* Source text

"""

I think one of the reasons this picture stood out is because I've been looking at prehistoric cave art recently and had just watched Werner Herzog’s wonderful documentary, Cave of Forgotten Dreams about Chauvet-Pont d’Arc in France. Chauvet Cave was discovered in 1994 in the Ardèche Valley and is a magical treasure trove of ancient art dating back 36,ooo years. The strong contrast of dark and light in Daumier’s painting immediately brought to mind the shifting shadows of Herzog’s homage as he and his small team moved around the cavern filming. And, these shadows themselves evoked the ones that would have stretched and flickered on the walls all those years ago, as ancient artists moved and painted by torchlight, deep in the furthest reaches of the cave.

The darkly sketched outlines of Sancho's mule and Quixote's horse made me think of the beautiful horse’s heads in Chauvet’s Panel of the Horses and I couldn't help but imagine the white rear of Quixote's horse as the human-like buttocks of some comical chimaera - an animal spirit very different in tone, but not unlike the Venus and the Sorcerer, also from Chauvet. Dark and light. Carbon and lime. Shadow and dust.

 
 

By coincidence, that evening I received a newsletter from NASA's Earth Observatory, which included a piece about a dust storm in the Persian Gulf, pictures of which, were taken from the International Space Station by one of the crew members. Thankfully no armies and certainly no sheep were to blame, only the wind blowing up a dry, arid landscape, causing a cloud of dust to form, which stretched for hundreds of miles, drawing its shadow on the surface of the earth as it went. The astronaut took two pictures of the scene - one from an oblique angle, looking at depth across the view and one more directly from above. The ability to change quickly from one perspective to another is one reason why astronaut photography is actually often used in addition to satellite imagery to inform scientific research. Moving around like this is what I try to do in my own work as I wonder at the landscape and question more and more, our place in it. Moving not just from side to side and above, but also from deep below, from all around in fact and from past to present. In this way rock is to dust as form is to shadow. Here and gone. Fundamental and unfathomable. But, forever fascinating.

"""

* Required tasks
(1) In what year was Chauvet Cave discovered, according to the passage?
(2) Write out the stretch of the passage from "I think one" through "of the cave.", changing "documentary" to "film".

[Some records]

"""

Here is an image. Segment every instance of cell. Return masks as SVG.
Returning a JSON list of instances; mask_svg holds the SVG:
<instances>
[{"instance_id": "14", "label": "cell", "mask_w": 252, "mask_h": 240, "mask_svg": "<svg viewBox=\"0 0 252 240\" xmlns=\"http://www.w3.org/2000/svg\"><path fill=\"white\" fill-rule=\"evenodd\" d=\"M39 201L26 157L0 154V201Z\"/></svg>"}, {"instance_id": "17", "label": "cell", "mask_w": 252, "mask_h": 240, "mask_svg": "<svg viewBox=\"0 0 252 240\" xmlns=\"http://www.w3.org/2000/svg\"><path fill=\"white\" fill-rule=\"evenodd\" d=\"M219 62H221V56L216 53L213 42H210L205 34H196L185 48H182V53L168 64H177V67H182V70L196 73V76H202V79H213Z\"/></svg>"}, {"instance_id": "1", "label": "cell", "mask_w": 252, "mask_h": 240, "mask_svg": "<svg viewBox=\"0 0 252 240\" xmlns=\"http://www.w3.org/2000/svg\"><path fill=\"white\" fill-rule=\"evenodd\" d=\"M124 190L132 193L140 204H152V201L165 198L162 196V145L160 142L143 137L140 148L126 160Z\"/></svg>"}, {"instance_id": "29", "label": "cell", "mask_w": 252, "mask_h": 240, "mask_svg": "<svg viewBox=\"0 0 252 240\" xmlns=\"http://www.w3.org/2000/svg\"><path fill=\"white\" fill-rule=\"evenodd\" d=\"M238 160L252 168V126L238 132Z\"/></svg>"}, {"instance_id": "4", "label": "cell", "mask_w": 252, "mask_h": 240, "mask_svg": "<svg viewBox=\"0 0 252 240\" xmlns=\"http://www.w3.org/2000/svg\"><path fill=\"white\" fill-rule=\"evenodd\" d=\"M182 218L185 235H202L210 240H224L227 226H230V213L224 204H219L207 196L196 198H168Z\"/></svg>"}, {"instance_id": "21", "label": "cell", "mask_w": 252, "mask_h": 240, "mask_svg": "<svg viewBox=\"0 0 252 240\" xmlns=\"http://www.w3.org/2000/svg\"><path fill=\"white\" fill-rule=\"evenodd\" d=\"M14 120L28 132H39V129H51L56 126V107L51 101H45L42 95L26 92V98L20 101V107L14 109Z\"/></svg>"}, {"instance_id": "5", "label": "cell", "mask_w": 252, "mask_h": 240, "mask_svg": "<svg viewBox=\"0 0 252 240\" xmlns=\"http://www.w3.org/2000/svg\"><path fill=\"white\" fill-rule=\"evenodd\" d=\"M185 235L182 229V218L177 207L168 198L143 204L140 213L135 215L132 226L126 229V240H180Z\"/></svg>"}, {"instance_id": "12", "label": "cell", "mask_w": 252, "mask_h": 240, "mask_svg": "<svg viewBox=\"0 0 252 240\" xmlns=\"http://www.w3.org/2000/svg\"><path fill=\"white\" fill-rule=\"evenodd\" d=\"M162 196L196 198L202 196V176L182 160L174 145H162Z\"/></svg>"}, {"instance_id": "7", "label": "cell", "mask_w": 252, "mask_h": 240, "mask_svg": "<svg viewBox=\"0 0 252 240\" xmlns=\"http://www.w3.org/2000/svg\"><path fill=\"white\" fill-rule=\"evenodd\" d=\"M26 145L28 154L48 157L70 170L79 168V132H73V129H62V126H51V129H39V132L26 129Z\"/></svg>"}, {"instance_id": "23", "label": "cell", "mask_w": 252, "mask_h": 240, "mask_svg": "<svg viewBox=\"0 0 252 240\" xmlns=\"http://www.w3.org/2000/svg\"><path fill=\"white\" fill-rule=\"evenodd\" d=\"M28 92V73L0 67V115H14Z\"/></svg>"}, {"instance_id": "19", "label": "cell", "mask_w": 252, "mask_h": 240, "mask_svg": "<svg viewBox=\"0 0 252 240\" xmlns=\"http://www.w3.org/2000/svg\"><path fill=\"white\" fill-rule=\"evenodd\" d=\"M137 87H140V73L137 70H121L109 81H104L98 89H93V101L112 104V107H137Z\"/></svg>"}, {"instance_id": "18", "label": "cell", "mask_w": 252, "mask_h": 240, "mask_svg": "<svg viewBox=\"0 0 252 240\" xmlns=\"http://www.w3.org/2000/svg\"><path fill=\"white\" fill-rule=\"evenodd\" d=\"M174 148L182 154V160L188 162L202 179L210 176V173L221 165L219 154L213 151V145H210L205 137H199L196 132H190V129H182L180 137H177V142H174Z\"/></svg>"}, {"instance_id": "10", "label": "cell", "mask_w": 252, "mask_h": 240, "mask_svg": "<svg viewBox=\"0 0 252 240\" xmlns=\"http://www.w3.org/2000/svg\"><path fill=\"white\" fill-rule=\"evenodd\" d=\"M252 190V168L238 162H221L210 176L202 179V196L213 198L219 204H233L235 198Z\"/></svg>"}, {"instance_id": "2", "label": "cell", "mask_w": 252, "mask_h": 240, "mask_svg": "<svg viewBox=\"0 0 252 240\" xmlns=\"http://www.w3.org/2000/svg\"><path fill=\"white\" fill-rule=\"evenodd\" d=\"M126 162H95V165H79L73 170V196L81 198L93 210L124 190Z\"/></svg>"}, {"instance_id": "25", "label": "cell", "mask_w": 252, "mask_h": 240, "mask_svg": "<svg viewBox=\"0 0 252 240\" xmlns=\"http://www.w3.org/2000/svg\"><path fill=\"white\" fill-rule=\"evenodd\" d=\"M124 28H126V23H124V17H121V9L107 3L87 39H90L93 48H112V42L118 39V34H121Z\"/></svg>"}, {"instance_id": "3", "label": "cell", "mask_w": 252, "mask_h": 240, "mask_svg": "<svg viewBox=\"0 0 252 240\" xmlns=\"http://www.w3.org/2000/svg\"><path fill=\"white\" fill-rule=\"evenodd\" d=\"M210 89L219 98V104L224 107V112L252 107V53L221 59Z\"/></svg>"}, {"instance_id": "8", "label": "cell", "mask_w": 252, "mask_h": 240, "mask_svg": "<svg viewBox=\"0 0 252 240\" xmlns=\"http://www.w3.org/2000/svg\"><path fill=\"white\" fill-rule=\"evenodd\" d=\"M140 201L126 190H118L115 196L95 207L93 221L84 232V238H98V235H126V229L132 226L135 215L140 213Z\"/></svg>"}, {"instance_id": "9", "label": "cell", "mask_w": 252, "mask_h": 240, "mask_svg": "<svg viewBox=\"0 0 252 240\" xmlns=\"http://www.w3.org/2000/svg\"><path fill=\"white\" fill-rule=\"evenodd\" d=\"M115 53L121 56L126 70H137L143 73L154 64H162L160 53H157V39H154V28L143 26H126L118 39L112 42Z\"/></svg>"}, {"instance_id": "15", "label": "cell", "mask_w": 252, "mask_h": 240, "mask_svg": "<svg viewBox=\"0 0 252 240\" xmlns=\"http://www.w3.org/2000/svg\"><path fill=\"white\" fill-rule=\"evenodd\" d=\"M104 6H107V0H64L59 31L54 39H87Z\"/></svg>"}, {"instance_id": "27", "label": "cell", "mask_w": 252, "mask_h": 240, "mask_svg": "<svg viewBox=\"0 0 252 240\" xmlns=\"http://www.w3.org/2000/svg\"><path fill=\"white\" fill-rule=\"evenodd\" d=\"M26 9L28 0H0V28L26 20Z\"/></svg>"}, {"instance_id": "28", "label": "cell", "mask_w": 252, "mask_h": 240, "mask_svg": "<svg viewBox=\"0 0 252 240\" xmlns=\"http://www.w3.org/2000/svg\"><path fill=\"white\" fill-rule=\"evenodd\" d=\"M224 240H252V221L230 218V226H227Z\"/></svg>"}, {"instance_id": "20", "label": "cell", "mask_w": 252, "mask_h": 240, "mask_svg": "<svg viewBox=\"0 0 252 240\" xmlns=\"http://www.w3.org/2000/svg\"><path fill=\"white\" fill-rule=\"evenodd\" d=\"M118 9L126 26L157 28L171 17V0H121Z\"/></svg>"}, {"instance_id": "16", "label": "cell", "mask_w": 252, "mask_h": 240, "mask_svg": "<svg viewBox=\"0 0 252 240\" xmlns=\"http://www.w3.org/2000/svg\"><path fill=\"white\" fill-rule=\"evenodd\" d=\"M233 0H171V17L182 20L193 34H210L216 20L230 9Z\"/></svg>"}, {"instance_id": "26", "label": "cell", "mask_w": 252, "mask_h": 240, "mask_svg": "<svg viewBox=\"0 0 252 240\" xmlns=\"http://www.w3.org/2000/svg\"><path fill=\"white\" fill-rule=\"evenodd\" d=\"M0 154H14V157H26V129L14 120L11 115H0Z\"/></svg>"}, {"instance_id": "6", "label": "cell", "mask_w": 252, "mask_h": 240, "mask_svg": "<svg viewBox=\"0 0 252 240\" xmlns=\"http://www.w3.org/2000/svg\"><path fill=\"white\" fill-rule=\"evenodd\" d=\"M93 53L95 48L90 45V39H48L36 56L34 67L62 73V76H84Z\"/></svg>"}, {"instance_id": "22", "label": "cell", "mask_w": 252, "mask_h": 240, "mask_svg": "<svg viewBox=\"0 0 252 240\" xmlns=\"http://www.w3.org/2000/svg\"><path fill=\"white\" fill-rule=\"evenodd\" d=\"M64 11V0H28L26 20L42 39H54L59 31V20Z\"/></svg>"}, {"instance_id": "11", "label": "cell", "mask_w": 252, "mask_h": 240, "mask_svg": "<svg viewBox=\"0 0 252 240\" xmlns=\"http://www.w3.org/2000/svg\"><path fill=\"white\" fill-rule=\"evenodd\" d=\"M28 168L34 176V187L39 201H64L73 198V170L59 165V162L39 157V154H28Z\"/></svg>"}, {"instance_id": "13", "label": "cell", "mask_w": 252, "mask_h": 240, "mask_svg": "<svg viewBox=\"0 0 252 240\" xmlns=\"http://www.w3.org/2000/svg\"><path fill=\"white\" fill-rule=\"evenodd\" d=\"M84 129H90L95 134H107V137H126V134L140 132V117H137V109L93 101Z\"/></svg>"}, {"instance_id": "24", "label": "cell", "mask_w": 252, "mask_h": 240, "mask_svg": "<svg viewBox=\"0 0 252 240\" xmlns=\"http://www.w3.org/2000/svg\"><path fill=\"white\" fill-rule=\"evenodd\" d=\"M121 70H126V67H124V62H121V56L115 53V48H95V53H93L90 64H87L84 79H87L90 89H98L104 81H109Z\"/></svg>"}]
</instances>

"""

* Solutions per task
(1) 1994

(2)
I think one of the reasons this picture stood out is because I've been looking at prehistoric cave art recently and had just watched Werner Herzog’s wonderful film, Cave of Forgotten Dreams about Chauvet-Pont d’Arc in France. Chauvet Cave was discovered in 1994 in the Ardèche Valley and is a magical treasure trove of ancient art dating back 36,ooo years. The strong contrast of dark and light in Daumier’s painting immediately brought to mind the shifting shadows of Herzog’s homage as he and his small team moved around the cavern filming. And, these shadows themselves evoked the ones that would have stretched and flickered on the walls all those years ago, as ancient artists moved and painted by torchlight, deep in the furthest reaches of the cave.